What you should do: Retype all material exactly. Pictures stay out of the copy.

Input records:

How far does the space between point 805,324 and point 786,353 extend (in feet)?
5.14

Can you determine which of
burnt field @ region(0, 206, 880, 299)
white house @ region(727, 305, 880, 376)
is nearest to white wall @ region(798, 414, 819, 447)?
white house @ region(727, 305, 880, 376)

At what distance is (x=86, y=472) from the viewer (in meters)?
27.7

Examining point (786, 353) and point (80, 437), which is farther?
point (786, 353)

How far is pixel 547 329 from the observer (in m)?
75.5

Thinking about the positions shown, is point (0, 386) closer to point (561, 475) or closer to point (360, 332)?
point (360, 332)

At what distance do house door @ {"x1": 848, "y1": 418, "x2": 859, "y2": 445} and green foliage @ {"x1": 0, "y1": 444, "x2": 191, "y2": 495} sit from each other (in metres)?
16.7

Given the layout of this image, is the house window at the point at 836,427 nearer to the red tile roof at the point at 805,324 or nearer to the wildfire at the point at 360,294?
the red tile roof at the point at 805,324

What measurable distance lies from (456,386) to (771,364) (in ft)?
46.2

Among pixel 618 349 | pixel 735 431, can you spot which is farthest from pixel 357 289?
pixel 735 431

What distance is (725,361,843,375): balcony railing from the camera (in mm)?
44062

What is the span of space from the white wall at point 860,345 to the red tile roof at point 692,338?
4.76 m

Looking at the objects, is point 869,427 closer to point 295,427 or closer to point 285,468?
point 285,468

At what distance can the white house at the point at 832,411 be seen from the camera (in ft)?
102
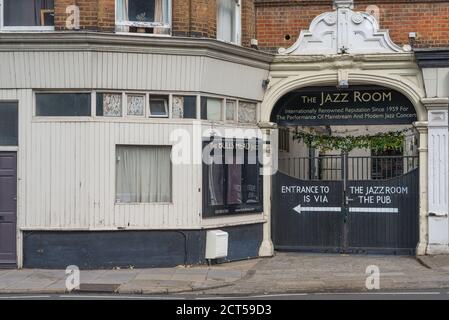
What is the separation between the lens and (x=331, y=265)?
14641 millimetres

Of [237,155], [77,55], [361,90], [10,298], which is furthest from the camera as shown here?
[361,90]

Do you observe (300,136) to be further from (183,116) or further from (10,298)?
(10,298)

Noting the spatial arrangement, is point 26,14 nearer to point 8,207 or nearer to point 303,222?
point 8,207

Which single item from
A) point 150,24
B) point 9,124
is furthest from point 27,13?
point 150,24

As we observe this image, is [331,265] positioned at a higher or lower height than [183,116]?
lower

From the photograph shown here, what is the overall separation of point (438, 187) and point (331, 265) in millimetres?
3089

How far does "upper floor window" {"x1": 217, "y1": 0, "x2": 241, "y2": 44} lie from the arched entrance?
197 cm

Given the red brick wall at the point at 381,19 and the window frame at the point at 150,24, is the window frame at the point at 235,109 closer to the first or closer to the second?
the red brick wall at the point at 381,19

Final answer:
How far does the space between point 805,324 and point 786,353 extend (in feet)?
5.14

Can you determine which of
burnt field @ region(0, 206, 880, 299)
white house @ region(727, 305, 880, 376)
is nearest to white wall @ region(798, 414, 819, 447)?
white house @ region(727, 305, 880, 376)

At what distance is (x=86, y=472) from the viewer (in meters)?
27.7

Examining point (786, 353) and point (80, 437), which is farther?
point (786, 353)

How far is pixel 547 329 from the observer (in m)?
75.5

Thinking about the positions shown, is point (0, 386) closer to point (561, 475) or closer to point (360, 332)?
point (360, 332)

At what distance do house door @ {"x1": 848, "y1": 418, "x2": 859, "y2": 445} and green foliage @ {"x1": 0, "y1": 444, "x2": 191, "y2": 495} sit from each other (in metres)?
16.7

Given the layout of this image, is the house window at the point at 836,427 nearer to the red tile roof at the point at 805,324 or nearer to the wildfire at the point at 360,294?
the red tile roof at the point at 805,324

What measurable distance lies from (456,386) to (771,364) (in ft)?
46.2

Among pixel 618 349 | pixel 735 431, can you spot which is farthest from pixel 357 289?
pixel 735 431

What distance is (725,361,843,375): balcony railing from the camera (in mm)?
44062

What is the span of space from the white wall at point 860,345 to the red tile roof at point 692,338?
4.76 m

Looking at the objects, is point 869,427 closer to point 295,427 or closer to point 285,468?
point 285,468

At what distance can the white house at the point at 832,411 be seen from the camera (in ft)?
102
What is the separation between the lens and (x=331, y=265)?
14641 millimetres

Of [237,155], [77,55], [361,90], [10,298], which is furthest from the camera as shown here?
[361,90]

Do you observe (300,136) to be further from (183,116) or further from (10,298)?
(10,298)

Noting the spatial arrangement, is point 26,14 nearer to point 8,207 or nearer to point 303,222?
point 8,207

Which single item from
A) point 150,24
B) point 9,124
is furthest from point 27,13?
point 150,24

As we observe this image, is [331,265] positioned at a higher or lower height than [183,116]?
lower

From the photograph shown here, what is the overall separation of point (438, 187) and point (331, 265) in millimetres?
3089

How far does "upper floor window" {"x1": 217, "y1": 0, "x2": 241, "y2": 44} lie from the arched entrance?
197 cm

Given the red brick wall at the point at 381,19 and the window frame at the point at 150,24, is the window frame at the point at 235,109 closer to the first or closer to the second?
the red brick wall at the point at 381,19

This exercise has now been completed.